They had planned to have lunch there, but there were many visitors that day and not enough tables available. Members of the group suggested going to the Spanish garden in Jericho and eating there. Everyone was happy to find a solution where they could all eat together.

After lunch, Mohamad Jamous interviewed some participants, asking them what love, peace, and respect mean to them, and how religion can be a force for peace. All of the answers shared the same core message: we are all human beings and there should be respect, love, and peace among all religions in the world, and not only in Israel and Palestine. Muslim participants agreed that Islam taught them to love and respect others and live with other communities in love and peace, saying people need to talk with each other to achieve peace.

After lunch, the group visited Old Jericho and the spring of Ein Al-Sultan, where people talked with each other and took pictures and the children there played together. At sunset, the day ended with a prayer that we can all live together in peace.

Mohamad Jamous and the other Palestinian Coordinators are looking forward to more peace journeys and peace building activities throughout 2018 where people from many religions can experience each others’ sacred spaces, perspectives, and each other as a human being – Happy New Year!
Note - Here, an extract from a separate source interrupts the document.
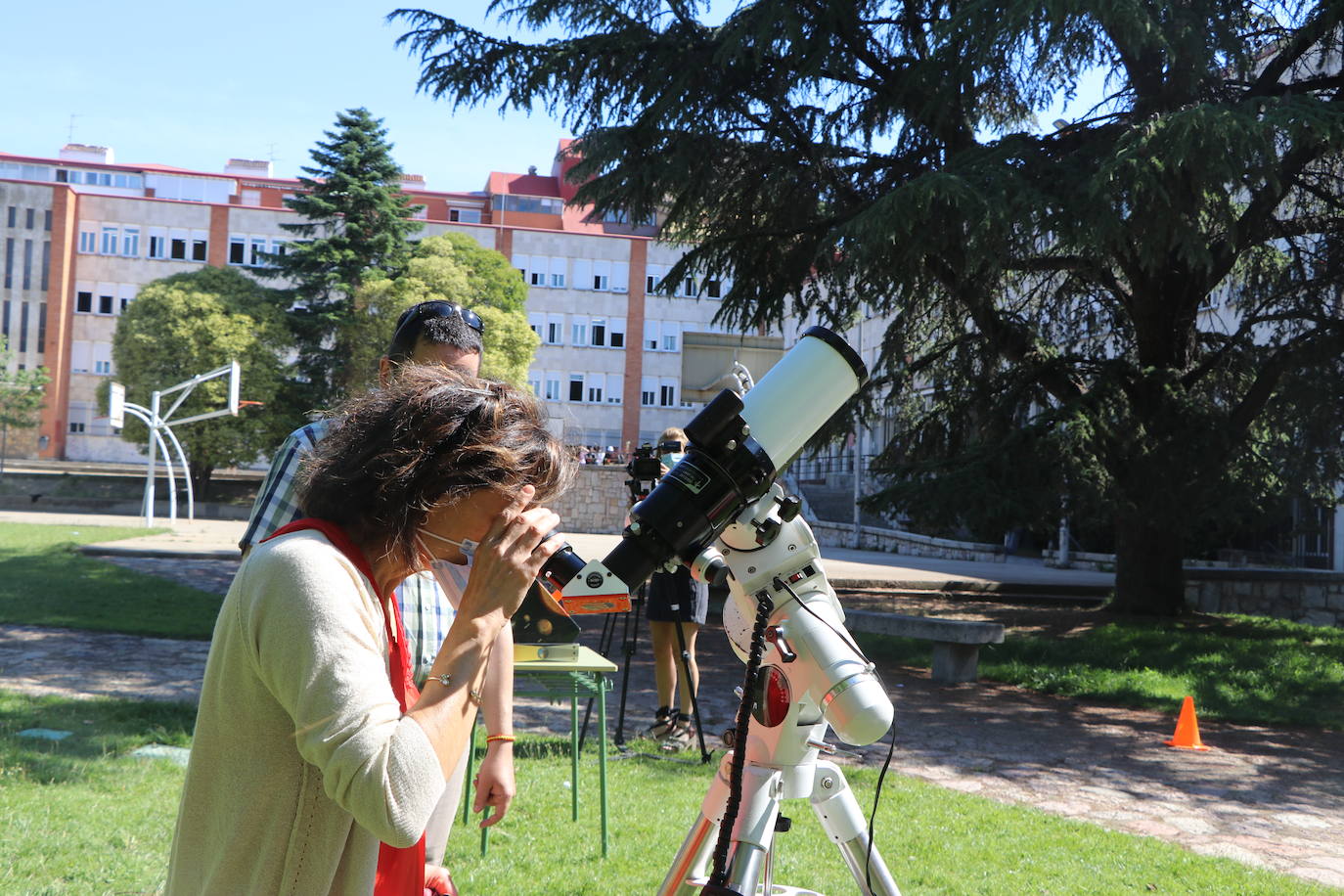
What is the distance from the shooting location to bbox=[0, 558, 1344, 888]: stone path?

The AR at the URI Middle East & North Africa Annual Assembly

Siham Halabi, center, a Druze peace leader on the Abrahamic Reunion board

The United Religions Initiative’s Middle East & North Africa division (URI MENA) held its 15th annual assembly from November 23-26, 2017. Rabbi Dr. Yakov Nagen, Siham Halaby, and Ibtisam Mahameed represented the Abrahamic Reunion at the assembly, held in Amman, Jordan. Representatives came from Israel, Egypt, Tunisia, the PA, Morocco, Lebanon, Kuwait, and Iraq. Rabbi Yakov Nagen, Co-Chairman of the Board for the AR NGO in Israel, wrote the following report:

 

Rabbi Yakov Nagen leads a workshop session called “The Other as Brother: Stories of Hope and Reconciliation in Hebron and Jerusalem”
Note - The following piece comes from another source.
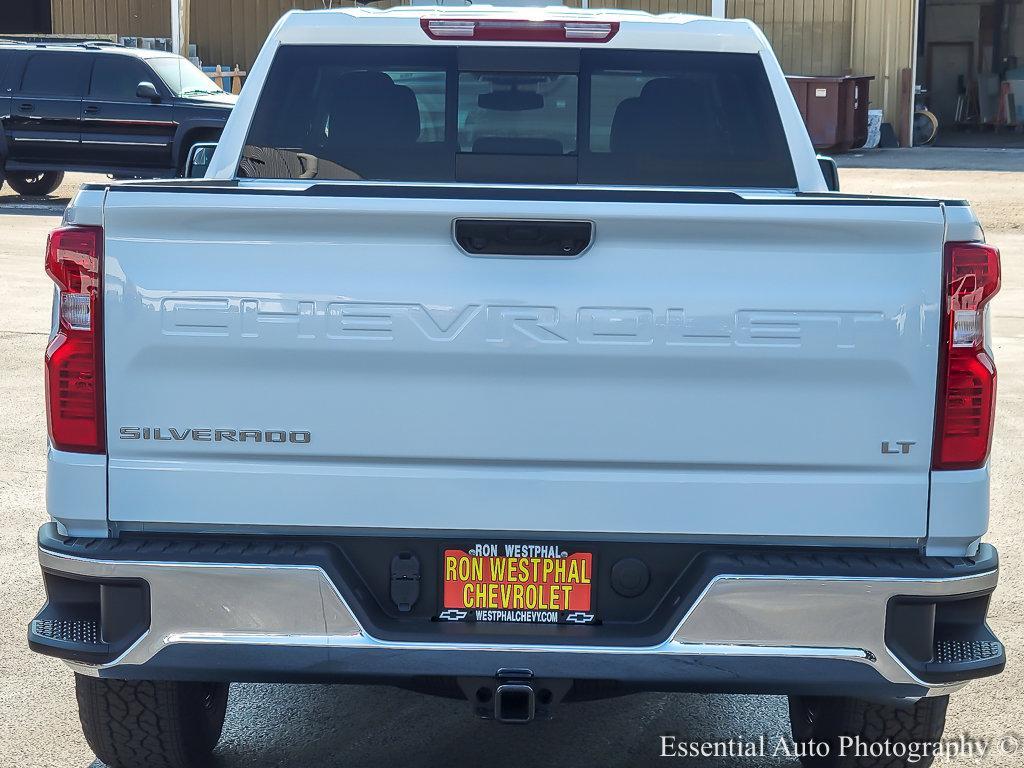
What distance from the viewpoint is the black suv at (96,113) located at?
61.2 feet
“I was privileged to represent the Abrahamic Reunion at the annual event, with this years theme: “People against Violence” . When arriving I was hugged as a brother by leaders of the URI who had never met me but felt a deep connection because of our common vision. Indeed just as I always feel at AR events that we are a family, so too I felt this with the leaders of the various Cooperation Circles of the Middle East and North Africa region of the URI. In the session I presented: “The Other as Brother: Stories of Hope and Reconciliation in Hebron and Jerusalem”, I shared with the participants the techniques of the AR and told about our activities, in particular stories from the annual Iftar and the visits to educational institutions both Arab and Jewish. For me one of the most significant teachings I learnt was in the session of the NGO “Hope for the children of Palestine” in which they shared their slogan “connection before correction”, an idea that always took me so many words to say, I now can do in three words!

One very moving moment was when a young woman from Iraq asked to say in prayer in her native language. To my great surprise, her language is a form of Aramaic, the ancient language that Jews spoke 2000 years ago and in which the Talmud was written.
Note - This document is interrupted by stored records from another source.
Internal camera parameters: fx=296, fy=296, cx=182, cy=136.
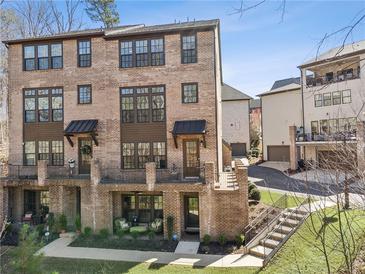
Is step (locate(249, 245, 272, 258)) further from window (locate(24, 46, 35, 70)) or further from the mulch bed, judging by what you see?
window (locate(24, 46, 35, 70))

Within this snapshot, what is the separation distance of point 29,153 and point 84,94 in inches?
222

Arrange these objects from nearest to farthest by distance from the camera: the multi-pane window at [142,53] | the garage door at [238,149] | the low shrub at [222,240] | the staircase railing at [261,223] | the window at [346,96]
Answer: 1. the staircase railing at [261,223]
2. the low shrub at [222,240]
3. the multi-pane window at [142,53]
4. the window at [346,96]
5. the garage door at [238,149]

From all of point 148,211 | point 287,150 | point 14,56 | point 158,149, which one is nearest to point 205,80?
point 158,149

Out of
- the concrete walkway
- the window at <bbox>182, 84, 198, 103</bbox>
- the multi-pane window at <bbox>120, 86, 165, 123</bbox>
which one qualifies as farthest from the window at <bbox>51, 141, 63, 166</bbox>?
the window at <bbox>182, 84, 198, 103</bbox>

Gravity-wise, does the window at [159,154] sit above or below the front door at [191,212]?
above

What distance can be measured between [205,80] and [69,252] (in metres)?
11.9

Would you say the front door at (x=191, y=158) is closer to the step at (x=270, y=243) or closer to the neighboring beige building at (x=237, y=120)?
the step at (x=270, y=243)

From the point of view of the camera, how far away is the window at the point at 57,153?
1969 cm

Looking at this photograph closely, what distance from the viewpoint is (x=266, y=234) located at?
46.3 feet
URI coordinator Elana Rozenman and AR representative Rabbi Yakov Nagen lead the Shabbat candle lighting ceremony

Another memorable session: The Jewish members of the conference did a Kabbalat Shabbat ceremony to which many of the other participants, Muslim and Christian – from Egypt, Tunisia, the PA, Morocco, Lebanon, Kuwait, Iraq joined in. Elana Rozenman lit Shabbat candles and invited all to light, I sang the traditional songs, and the Kiddush was with grape juice instead of wine in order not to offend Muslim sensitivities that forbid alcohol. After the blessings on the Challah, I divided the eight Challot I brought to little pieces to be enough for all.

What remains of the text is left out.